┌─ Page extract

Hurricane Katrina: Collection Of Musical Perfomances Over Past Two Weeks

Aired September 17, 2005 - 21:00   ET

THIS IS A RUSH TRANSCRIPT. THIS COPY MAY NOT BE IN ITS FINAL FORM AND MAY BE UPDATED.


LARRY KING, HOST: Tonight, music to heal the spirit and to help heal the area's devestated by Hurricane Katrina. Eric Clapton, Celine Dion, LeAnn Rimes, Aaron Neville, Harry Connick Jr. and more. And how you can help. All next on a very special, encore addition of LARRY KING LIVE.
Good evening. For the past two weeks as we covered the tragic aftermath of Hurricane Katrina, some of the biggest names in music have been closing our shows with one of a kind performances. While we showed information at the same time on screen on how you can help a massive recovery effort. With so much still to do, we're bringing all that special music and vital information back for the next hour.

Start with the New Orleans data with a song all about that great, great city. Here's Harry Connick Jr.

(MUSIC)

KING: New Orleans native Harry Connick Jr.

Next, Celine Dion, the super star, joined us from her Las Vegas dressing room a half hour before going on stage and gave us one of the most unforgettable moments in recent television history. And then she sang with us too. Watch.

└─

Goals -
1 – Reproduce part of the transcript word for word: begin at the words "Start with the" and stop after "us too. Watch.".
2 – Decide whether each statement agrees with the transcript, answering yes or no and quoting the deciding words: (a) Celine Dion joined the show from her Las Vegas dressing room. (b) The broadcast aired on September 17, 2005. (c) Harry Connick Jr. is introduced as a native of Las Vegas.

┌─ Supplied entries

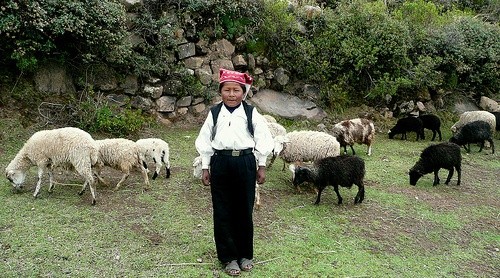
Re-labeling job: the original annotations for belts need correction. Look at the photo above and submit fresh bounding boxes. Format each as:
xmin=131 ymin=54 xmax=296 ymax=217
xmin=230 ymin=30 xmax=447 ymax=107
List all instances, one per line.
xmin=217 ymin=149 xmax=254 ymax=157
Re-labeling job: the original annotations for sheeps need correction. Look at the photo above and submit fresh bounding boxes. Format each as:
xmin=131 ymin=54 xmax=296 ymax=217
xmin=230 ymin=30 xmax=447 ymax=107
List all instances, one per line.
xmin=409 ymin=141 xmax=462 ymax=187
xmin=95 ymin=138 xmax=150 ymax=191
xmin=449 ymin=120 xmax=495 ymax=154
xmin=136 ymin=138 xmax=170 ymax=180
xmin=273 ymin=130 xmax=340 ymax=163
xmin=252 ymin=181 xmax=260 ymax=212
xmin=388 ymin=114 xmax=442 ymax=141
xmin=293 ymin=153 xmax=365 ymax=206
xmin=192 ymin=156 xmax=211 ymax=186
xmin=4 ymin=127 xmax=98 ymax=205
xmin=266 ymin=123 xmax=287 ymax=171
xmin=331 ymin=118 xmax=375 ymax=156
xmin=262 ymin=115 xmax=277 ymax=124
xmin=451 ymin=111 xmax=496 ymax=137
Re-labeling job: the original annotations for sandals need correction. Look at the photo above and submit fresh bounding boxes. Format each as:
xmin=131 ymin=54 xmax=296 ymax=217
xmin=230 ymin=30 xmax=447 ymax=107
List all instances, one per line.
xmin=225 ymin=260 xmax=242 ymax=276
xmin=240 ymin=257 xmax=255 ymax=272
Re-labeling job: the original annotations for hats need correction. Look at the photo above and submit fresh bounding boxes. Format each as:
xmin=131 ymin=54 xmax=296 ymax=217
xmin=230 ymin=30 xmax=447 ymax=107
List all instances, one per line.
xmin=218 ymin=67 xmax=254 ymax=102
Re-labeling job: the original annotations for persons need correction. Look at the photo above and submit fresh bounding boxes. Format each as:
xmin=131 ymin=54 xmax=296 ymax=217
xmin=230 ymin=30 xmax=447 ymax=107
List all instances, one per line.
xmin=195 ymin=69 xmax=274 ymax=275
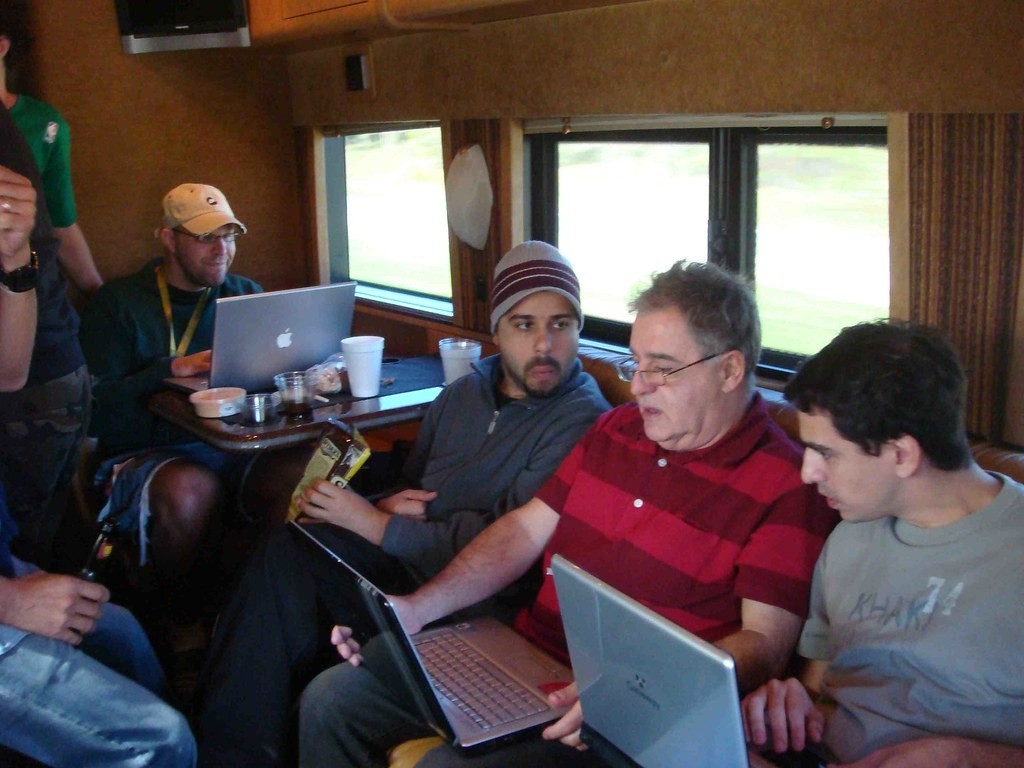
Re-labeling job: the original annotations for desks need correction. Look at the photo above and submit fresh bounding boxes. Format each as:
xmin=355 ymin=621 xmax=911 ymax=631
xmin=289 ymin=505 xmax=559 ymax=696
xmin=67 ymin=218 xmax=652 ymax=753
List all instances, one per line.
xmin=146 ymin=352 xmax=445 ymax=527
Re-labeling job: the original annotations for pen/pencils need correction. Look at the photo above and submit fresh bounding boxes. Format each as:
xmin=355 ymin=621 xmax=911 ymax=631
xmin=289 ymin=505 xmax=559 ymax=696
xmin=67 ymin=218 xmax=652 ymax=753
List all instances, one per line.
xmin=315 ymin=395 xmax=329 ymax=403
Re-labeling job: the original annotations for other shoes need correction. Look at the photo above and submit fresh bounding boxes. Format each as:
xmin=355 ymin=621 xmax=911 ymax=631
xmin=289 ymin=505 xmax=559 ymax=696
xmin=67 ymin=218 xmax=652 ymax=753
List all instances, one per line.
xmin=170 ymin=622 xmax=209 ymax=694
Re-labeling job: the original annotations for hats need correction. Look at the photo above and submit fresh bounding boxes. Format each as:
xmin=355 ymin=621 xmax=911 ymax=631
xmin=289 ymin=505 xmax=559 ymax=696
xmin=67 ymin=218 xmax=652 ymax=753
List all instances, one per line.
xmin=154 ymin=182 xmax=247 ymax=238
xmin=488 ymin=240 xmax=584 ymax=333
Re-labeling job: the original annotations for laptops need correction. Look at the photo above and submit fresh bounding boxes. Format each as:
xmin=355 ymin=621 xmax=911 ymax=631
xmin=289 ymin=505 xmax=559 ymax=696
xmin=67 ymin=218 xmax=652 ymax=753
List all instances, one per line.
xmin=162 ymin=281 xmax=358 ymax=394
xmin=285 ymin=518 xmax=575 ymax=752
xmin=548 ymin=553 xmax=837 ymax=768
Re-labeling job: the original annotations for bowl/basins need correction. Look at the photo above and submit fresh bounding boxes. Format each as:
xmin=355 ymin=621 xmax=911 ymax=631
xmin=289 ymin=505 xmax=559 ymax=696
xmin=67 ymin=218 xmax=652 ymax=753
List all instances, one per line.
xmin=236 ymin=393 xmax=283 ymax=423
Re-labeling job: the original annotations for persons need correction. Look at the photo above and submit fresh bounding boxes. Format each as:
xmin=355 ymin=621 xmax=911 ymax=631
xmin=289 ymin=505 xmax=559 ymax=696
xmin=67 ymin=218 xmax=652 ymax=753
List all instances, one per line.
xmin=0 ymin=163 xmax=197 ymax=768
xmin=741 ymin=321 xmax=1024 ymax=768
xmin=78 ymin=183 xmax=316 ymax=679
xmin=194 ymin=240 xmax=614 ymax=768
xmin=0 ymin=0 xmax=104 ymax=567
xmin=299 ymin=258 xmax=844 ymax=768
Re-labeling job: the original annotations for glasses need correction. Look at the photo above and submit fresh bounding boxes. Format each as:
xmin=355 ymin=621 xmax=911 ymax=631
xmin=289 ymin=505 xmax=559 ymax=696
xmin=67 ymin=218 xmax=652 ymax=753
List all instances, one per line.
xmin=614 ymin=347 xmax=742 ymax=386
xmin=173 ymin=228 xmax=241 ymax=243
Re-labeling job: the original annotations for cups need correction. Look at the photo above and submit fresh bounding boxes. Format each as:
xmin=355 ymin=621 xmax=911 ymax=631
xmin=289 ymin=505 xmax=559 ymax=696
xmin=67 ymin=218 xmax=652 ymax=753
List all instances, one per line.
xmin=439 ymin=337 xmax=483 ymax=384
xmin=273 ymin=371 xmax=317 ymax=420
xmin=340 ymin=335 xmax=384 ymax=398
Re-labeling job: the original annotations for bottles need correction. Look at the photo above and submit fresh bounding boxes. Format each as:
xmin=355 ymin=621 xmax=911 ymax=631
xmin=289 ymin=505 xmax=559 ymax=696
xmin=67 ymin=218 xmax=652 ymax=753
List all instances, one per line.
xmin=65 ymin=518 xmax=121 ymax=584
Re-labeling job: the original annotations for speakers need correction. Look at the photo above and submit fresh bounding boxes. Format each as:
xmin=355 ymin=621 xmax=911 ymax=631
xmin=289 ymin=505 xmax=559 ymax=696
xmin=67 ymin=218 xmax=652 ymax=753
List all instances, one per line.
xmin=343 ymin=52 xmax=369 ymax=90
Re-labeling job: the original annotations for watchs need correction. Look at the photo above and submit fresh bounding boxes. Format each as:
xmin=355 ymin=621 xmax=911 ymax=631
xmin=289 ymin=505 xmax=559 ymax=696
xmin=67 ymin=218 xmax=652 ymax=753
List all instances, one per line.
xmin=0 ymin=250 xmax=42 ymax=292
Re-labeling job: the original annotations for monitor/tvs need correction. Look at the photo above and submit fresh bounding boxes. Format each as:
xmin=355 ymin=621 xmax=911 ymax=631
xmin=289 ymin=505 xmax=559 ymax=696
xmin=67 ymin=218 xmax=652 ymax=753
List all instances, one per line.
xmin=113 ymin=1 xmax=251 ymax=54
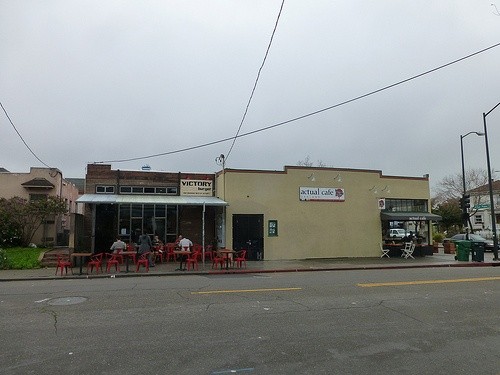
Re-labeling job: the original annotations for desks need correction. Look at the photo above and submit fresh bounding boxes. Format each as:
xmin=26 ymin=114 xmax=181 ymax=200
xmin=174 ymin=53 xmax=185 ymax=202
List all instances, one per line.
xmin=174 ymin=250 xmax=191 ymax=271
xmin=385 ymin=242 xmax=402 ymax=259
xmin=70 ymin=252 xmax=93 ymax=275
xmin=218 ymin=250 xmax=236 ymax=270
xmin=118 ymin=251 xmax=137 ymax=273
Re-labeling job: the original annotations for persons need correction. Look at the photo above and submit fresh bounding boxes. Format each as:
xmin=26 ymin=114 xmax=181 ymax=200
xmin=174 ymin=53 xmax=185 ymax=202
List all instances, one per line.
xmin=175 ymin=234 xmax=193 ymax=261
xmin=408 ymin=231 xmax=414 ymax=238
xmin=256 ymin=234 xmax=264 ymax=260
xmin=110 ymin=236 xmax=126 ymax=262
xmin=137 ymin=230 xmax=153 ymax=267
xmin=152 ymin=235 xmax=162 ymax=246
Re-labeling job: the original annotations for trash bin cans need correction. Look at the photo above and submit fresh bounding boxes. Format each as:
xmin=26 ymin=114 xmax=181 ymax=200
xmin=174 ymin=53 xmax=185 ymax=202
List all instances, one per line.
xmin=471 ymin=241 xmax=487 ymax=262
xmin=455 ymin=240 xmax=471 ymax=261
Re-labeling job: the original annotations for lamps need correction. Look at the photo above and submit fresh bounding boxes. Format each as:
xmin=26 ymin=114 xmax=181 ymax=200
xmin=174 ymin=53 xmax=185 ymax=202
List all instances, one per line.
xmin=369 ymin=186 xmax=379 ymax=195
xmin=381 ymin=184 xmax=391 ymax=195
xmin=334 ymin=174 xmax=342 ymax=183
xmin=308 ymin=172 xmax=315 ymax=181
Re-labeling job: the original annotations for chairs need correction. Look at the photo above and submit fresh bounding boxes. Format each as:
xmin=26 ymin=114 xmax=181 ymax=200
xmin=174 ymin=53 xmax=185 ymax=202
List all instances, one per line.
xmin=105 ymin=243 xmax=233 ymax=272
xmin=233 ymin=250 xmax=246 ymax=269
xmin=86 ymin=253 xmax=104 ymax=275
xmin=54 ymin=253 xmax=73 ymax=276
xmin=379 ymin=243 xmax=391 ymax=258
xmin=401 ymin=241 xmax=415 ymax=260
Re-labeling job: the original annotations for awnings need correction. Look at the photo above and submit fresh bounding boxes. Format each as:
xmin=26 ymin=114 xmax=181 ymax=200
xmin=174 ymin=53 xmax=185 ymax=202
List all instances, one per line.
xmin=382 ymin=212 xmax=442 ymax=220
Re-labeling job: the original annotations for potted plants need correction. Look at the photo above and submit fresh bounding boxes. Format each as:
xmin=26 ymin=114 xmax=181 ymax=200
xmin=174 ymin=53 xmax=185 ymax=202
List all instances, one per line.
xmin=444 ymin=240 xmax=456 ymax=254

└─

Responses to the tasks -
1 –
Start with the New Orleans data with a song all about that great, great city. Here's Harry Connick Jr.

(MUSIC)

KING: New Orleans native Harry Connick Jr.

Next, Celine Dion, the super star, joined us from her Las Vegas dressing room a half hour before going on stage and gave us one of the most unforgettable moments in recent television history. And then she sang with us too. Watch.

2 –
(a) Yes: "joined us from her Las Vegas dressing room a half hour before going on stage"
(b) Yes: "Aired September 17, 2005 - 21:00 ET"
(c) No: "New Orleans native Harry Connick Jr."